--- Start Record list ---

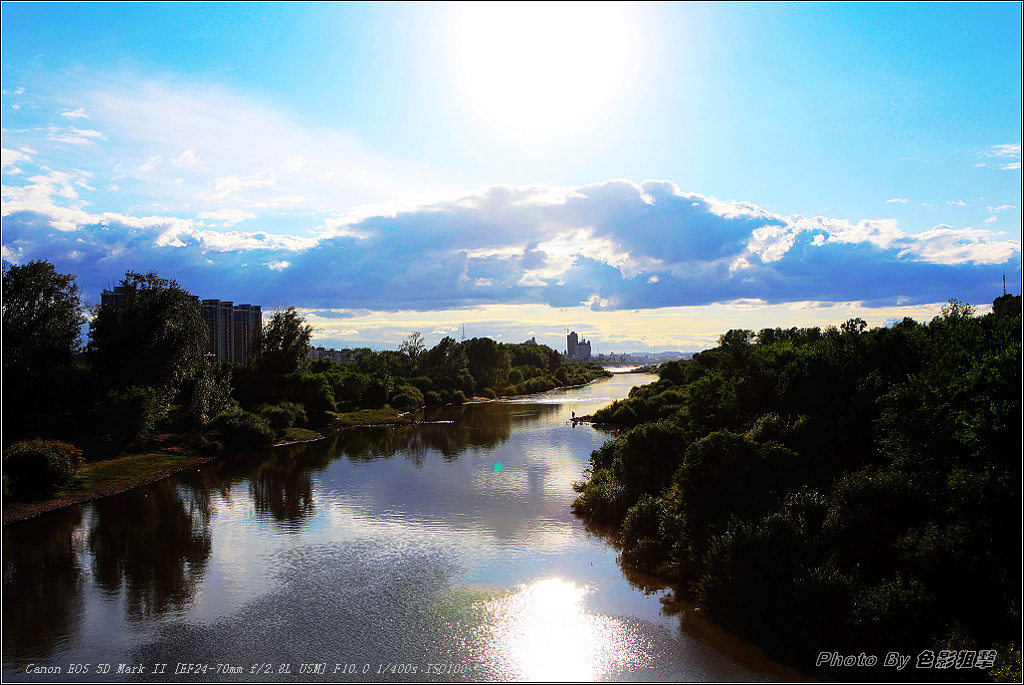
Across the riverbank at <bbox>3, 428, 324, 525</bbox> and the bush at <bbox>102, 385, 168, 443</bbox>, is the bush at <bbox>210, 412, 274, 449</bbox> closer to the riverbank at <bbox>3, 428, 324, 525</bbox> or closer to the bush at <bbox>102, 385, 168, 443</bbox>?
the riverbank at <bbox>3, 428, 324, 525</bbox>

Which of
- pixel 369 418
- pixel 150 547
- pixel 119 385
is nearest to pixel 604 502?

--- End Record list ---

Instruction ::
Retype the lines above word for word, but leave out the picture.

Expected answer ::
Across the riverbank at <bbox>3, 428, 324, 525</bbox> and the bush at <bbox>102, 385, 168, 443</bbox>, is the bush at <bbox>210, 412, 274, 449</bbox> closer to the riverbank at <bbox>3, 428, 324, 525</bbox> or closer to the bush at <bbox>102, 385, 168, 443</bbox>?
the riverbank at <bbox>3, 428, 324, 525</bbox>

Which of
- pixel 369 418
- pixel 150 547
- pixel 119 385
is nearest to pixel 604 502?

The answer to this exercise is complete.